▸ Data section:
---

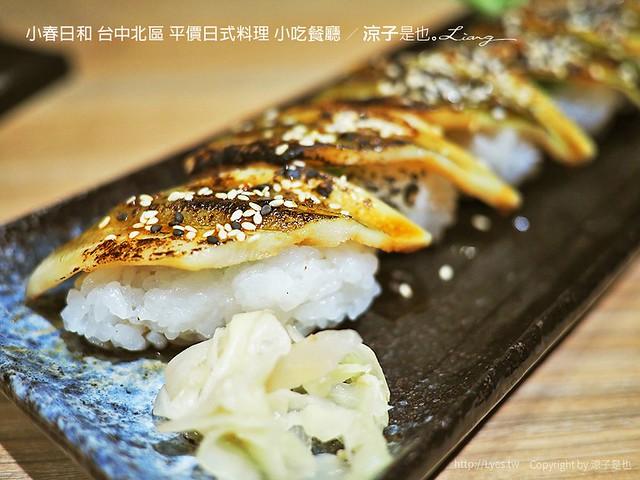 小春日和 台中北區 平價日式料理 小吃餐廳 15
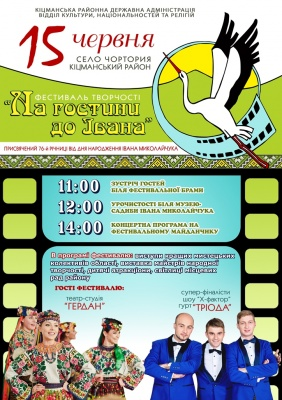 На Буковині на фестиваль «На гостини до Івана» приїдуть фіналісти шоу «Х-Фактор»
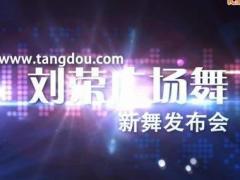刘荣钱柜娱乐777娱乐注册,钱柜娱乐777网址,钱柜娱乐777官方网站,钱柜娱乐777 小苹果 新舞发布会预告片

---

▸ Problem statement: Leaving the pictures aside, repeat the data above exactly.

▸ Solution to this task:
 小春日和 台中北區 平價日式料理 小吃餐廳 15
 На Буковині на фестиваль «На гостини до Івана» приїдуть фіналісти шоу «Х-Фактор»
刘荣钱柜娱乐777娱乐注册,钱柜娱乐777网址,钱柜娱乐777官方网站,钱柜娱乐777 小苹果 新舞发布会预告片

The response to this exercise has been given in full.